--- Data ---
++++++++++

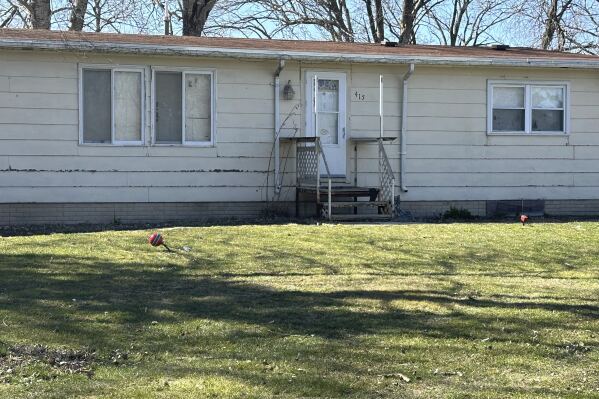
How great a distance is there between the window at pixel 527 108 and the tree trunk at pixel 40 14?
1464 centimetres

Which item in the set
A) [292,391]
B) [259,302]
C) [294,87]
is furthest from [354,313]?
[294,87]

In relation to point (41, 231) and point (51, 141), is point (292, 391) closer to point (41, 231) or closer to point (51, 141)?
point (41, 231)

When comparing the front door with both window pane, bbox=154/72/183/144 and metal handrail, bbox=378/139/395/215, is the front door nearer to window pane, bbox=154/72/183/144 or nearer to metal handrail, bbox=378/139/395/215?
metal handrail, bbox=378/139/395/215

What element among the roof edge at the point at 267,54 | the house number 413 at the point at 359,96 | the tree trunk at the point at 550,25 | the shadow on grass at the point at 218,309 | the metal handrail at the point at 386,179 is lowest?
the shadow on grass at the point at 218,309

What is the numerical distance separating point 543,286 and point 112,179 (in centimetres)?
843

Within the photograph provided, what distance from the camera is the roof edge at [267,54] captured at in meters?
13.7

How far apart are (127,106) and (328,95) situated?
3.69 metres

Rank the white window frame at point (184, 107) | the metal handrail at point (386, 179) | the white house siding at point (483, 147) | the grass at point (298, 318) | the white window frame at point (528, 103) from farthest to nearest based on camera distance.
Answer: the white window frame at point (528, 103), the white house siding at point (483, 147), the white window frame at point (184, 107), the metal handrail at point (386, 179), the grass at point (298, 318)

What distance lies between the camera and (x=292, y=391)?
489cm

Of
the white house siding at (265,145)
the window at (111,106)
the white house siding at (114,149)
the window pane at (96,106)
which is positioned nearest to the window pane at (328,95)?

++++++++++

--- Exercise directions ---
Can you give the lines starting at the one containing "What distance lies" and ending with the last line as a Markdown table, with a Row column holding each row's number and a Line column holding the line, and with blank lines left out?

--- Final result ---
| Row | Line |
|---|---|
| 1 | What distance lies between the camera and (x=292, y=391)? |
| 2 | 489cm |
| 3 | Of |
| 4 | the white house siding at (265,145) |
| 5 | the window at (111,106) |
| 6 | the white house siding at (114,149) |
| 7 | the window pane at (96,106) |
| 8 | which is positioned nearest to the window pane at (328,95)? |